**HOW TO COMPLETE THIS TASK:**
Answer these questions about the study abstract:
1. What age range did the cohort of emerging adults cover?
2. What was the median time to access a psychiatrist for FEMAP users and for nonusers?
3. For which indicator did the researchers observe no difference?

Objectives — Early intervention programs are effective for improving outcomes in first-episode psychosis; however, less is known about their effectiveness for mood and anxiety disorders. We sought to evaluate the impact of an early intervention program for emerging adults with mood and anxiety disorders in the larger health system context, relative to standard care.
Methods — Using health administrative data, we constructed a retrospective cohort of cases of mood and anxiety disorders among emerging adults aged 16 to 25 years in the catchment of the First Episode Mood and Anxiety Program (FEMAP) in London, Ontario, between 2009 and 2014. This cohort was linked to primary data from FEMAP to identify service users. We used proportional hazards models to compare indicators of service use between FEMAP users and a propensity score–matched group of nonusers receiving care elsewhere in the health system.
Results — FEMAP users (n = 490) had more rapid access to a psychiatrist relative to nonusers (hazard ratio [HR], 2.82; 95% confidence interval, 2.45 to 3.26; median time, 16 vs. 71 days). In the year following admission, FEMAP users also had lower rates of emergency department use for mental health reasons (HR, 0.73; 95% CI, 0.53 to 0.99). We did not observe differences in psychiatric hospitalization rates.
Conclusions — An early intervention model of care for mood and anxiety disorders is associated with better access to psychiatric care and lower use of the emergency department. Our findings suggest that early intervention services for mood and anxiety disorders may be beneficial from a health systems perspective, and further research on the effectiveness of this model of care is warranted.

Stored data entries
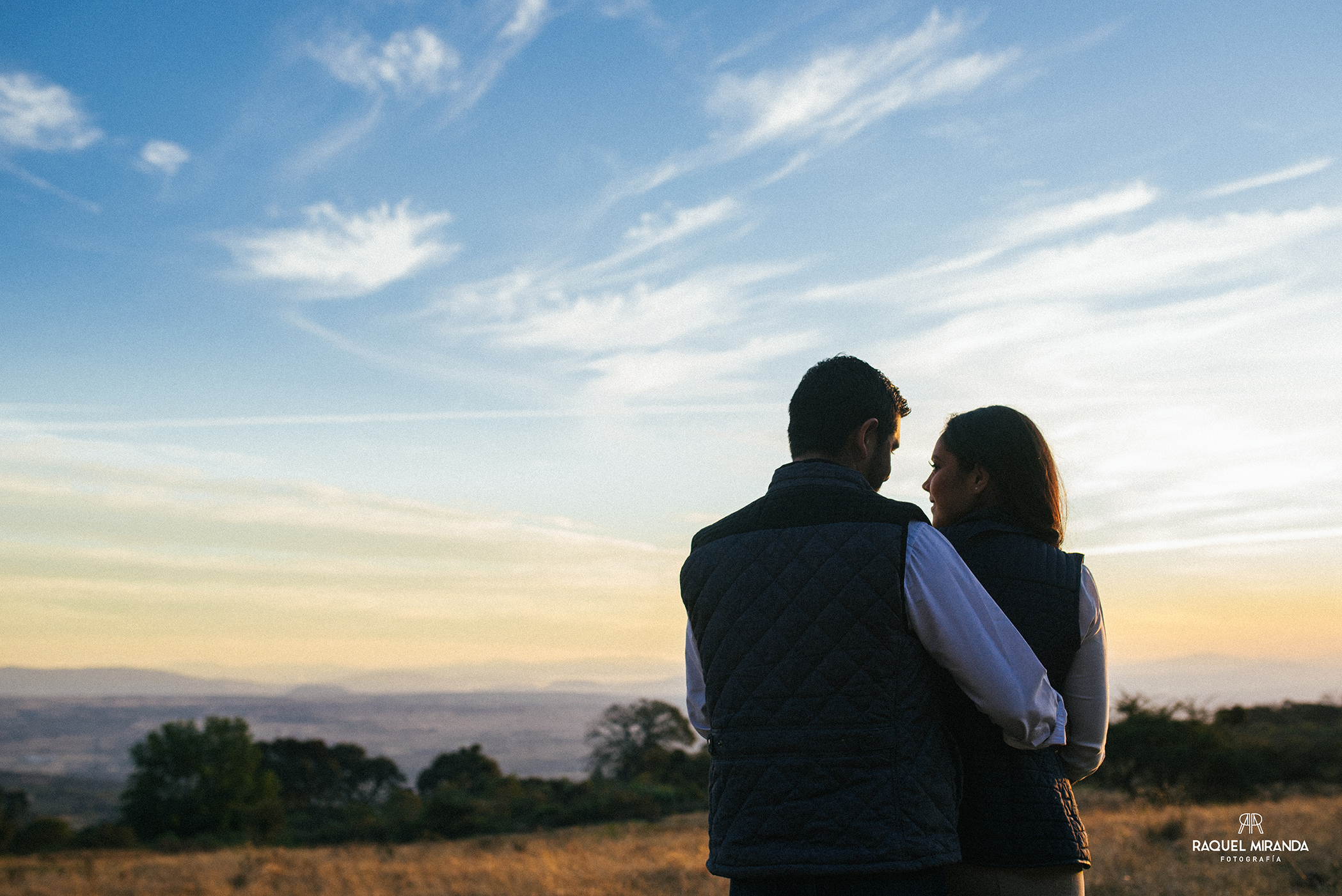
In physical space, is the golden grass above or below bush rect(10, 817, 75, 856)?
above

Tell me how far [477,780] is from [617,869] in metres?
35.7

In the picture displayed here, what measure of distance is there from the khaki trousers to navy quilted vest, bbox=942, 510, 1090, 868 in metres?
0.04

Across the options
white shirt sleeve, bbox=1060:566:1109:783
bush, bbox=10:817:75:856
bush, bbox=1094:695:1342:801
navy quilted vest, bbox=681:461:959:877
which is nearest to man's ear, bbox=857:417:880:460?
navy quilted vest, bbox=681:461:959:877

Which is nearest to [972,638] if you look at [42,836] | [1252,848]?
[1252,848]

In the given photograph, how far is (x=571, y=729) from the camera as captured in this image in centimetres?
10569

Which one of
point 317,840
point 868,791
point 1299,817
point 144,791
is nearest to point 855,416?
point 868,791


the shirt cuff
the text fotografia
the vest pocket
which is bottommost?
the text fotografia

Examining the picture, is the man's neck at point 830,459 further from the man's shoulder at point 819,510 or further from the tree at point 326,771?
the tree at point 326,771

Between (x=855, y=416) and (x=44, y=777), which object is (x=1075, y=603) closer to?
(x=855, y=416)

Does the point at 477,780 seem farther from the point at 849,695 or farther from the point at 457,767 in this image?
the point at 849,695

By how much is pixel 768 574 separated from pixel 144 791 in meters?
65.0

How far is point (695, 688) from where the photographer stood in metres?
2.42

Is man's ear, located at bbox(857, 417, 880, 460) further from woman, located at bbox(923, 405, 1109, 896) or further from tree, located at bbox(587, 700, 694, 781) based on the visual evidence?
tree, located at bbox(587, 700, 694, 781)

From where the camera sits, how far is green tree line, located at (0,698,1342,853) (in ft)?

**YOUR SOLUTION:**
1. 16 to 25 years
2. 16 days for FEMAP users and 71 days for nonusers
3. Psychiatric hospitalization rates